Your copy of the entries must be exact, and it must not include the pictures.
┌────────
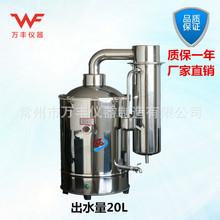 供应  JYZD-20普通型不锈钢电热蒸馏水器 实验蒸馏水器厂家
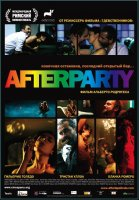 DVD Afterparty / After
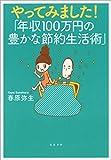 やってみました!「年収100万円の豊かな節約生活術」 (文春e-book)
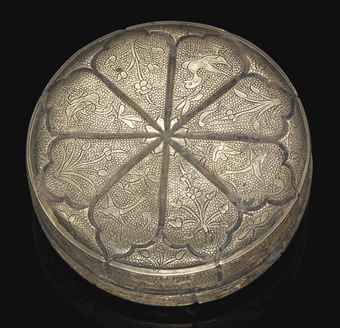 a_small_parcel_gilt_silver_circular_box_and_cover_tang_dynasty_d5430700h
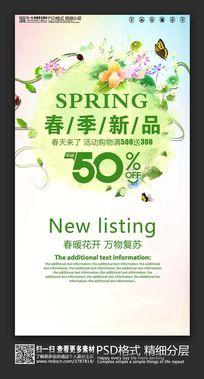 创意炫彩春季新品活动促销海报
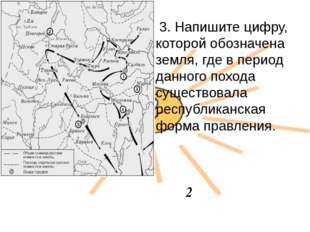 3. Напишите цифру, которой обозначена земля, где в период данного похода сущ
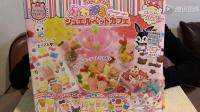 【喵博搬运】【日本食玩-可食】宝石宠物甜点《*^__^*》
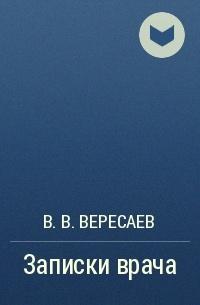 В. В. Вересаев - Записки врача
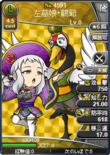 Female Zuo Ci & Grandpa Crane 2 (BROTK)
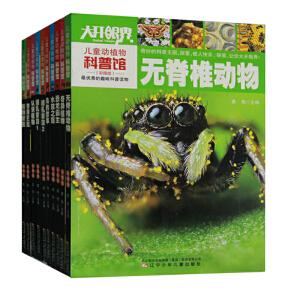 儿童动植物科普馆 (套装共10册)
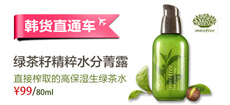 韩货直通车 韩国化妆品直购-100%韩国生产  韩国本部直销正品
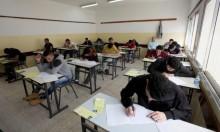 """مصر: ضبط حسابات """"افتراضية"""" ضلعت بتسريب امتحانات الثانوية العامة"""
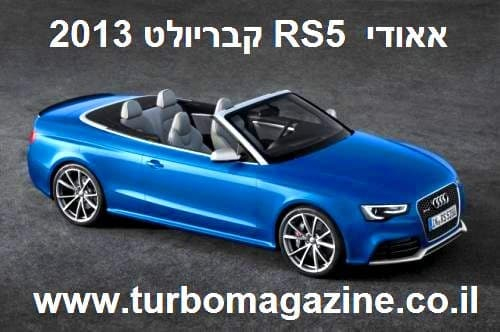 מיוחדים אאודי אר.אס. 5 קבריולט 2013. - Turbo Magazine OB-68
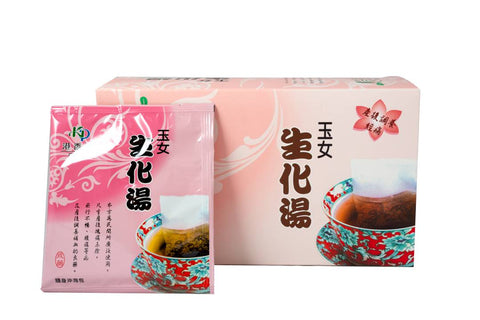 Kaiser: Sheng Hua Herbal Tea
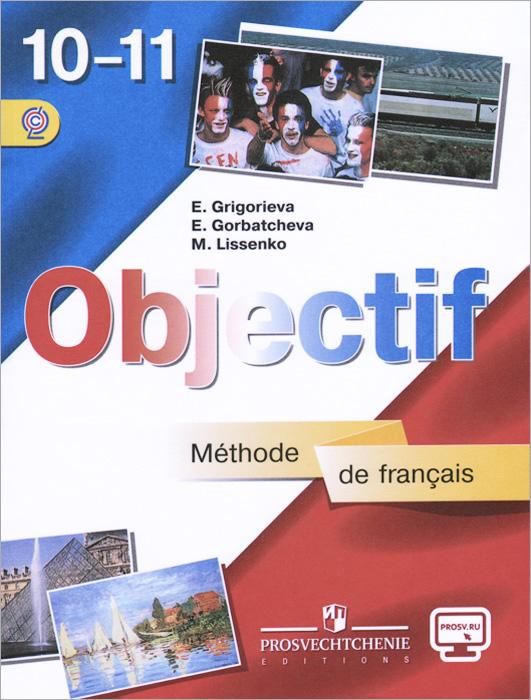 E. Grigorieva, E. Gorbatcheva, M. Lissenko Французский язык. 10-11 классы. Учебник. Базовый уровень / Objectif: Methode de francais 10-11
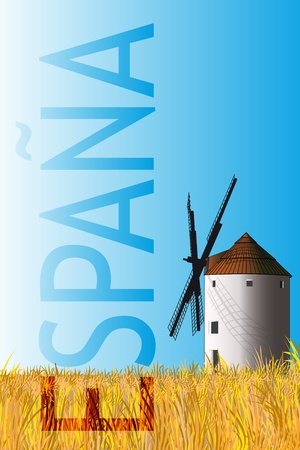 Spanish travel brochure with a windmill in a yellow grass field Vectores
└────────
• RESULT OF THE TASK:
 供应  JYZD-20普通型不锈钢电热蒸馏水器 实验蒸馏水器厂家
 DVD Afterparty / After
 やってみました!「年収100万円の豊かな節約生活術」 (文春e-book)
 a_small_parcel_gilt_silver_circular_box_and_cover_tang_dynasty_d5430700h
 创意炫彩春季新品活动促销海报
 3. Напишите цифру, которой обозначена земля, где в период данного похода сущ
 【喵博搬运】【日本食玩-可食】宝石宠物甜点《*^__^*》
 В. В. Вересаев - Записки врача
 Female Zuo Ci & Grandpa Crane 2 (BROTK)
 儿童动植物科普馆 (套装共10册)
 韩货直通车 韩国化妆品直购-100%韩国生产  韩国本部直销正品
 """مصر: ضبط حسابات """"افتراضية"""" ضلعت بتسريب امتحانات الثانوية العامة"""
 מיוחדים אאודי אר.אס. 5 קבריולט 2013. - Turbo Magazine OB-68
 Kaiser: Sheng Hua Herbal Tea
 E. Grigorieva, E. Gorbatcheva, M. Lissenko Французский язык. 10-11 классы. Учебник. Базовый уровень / Objectif: Methode de francais 10-11
 Spanish travel brochure with a windmill in a yellow grass field Vectores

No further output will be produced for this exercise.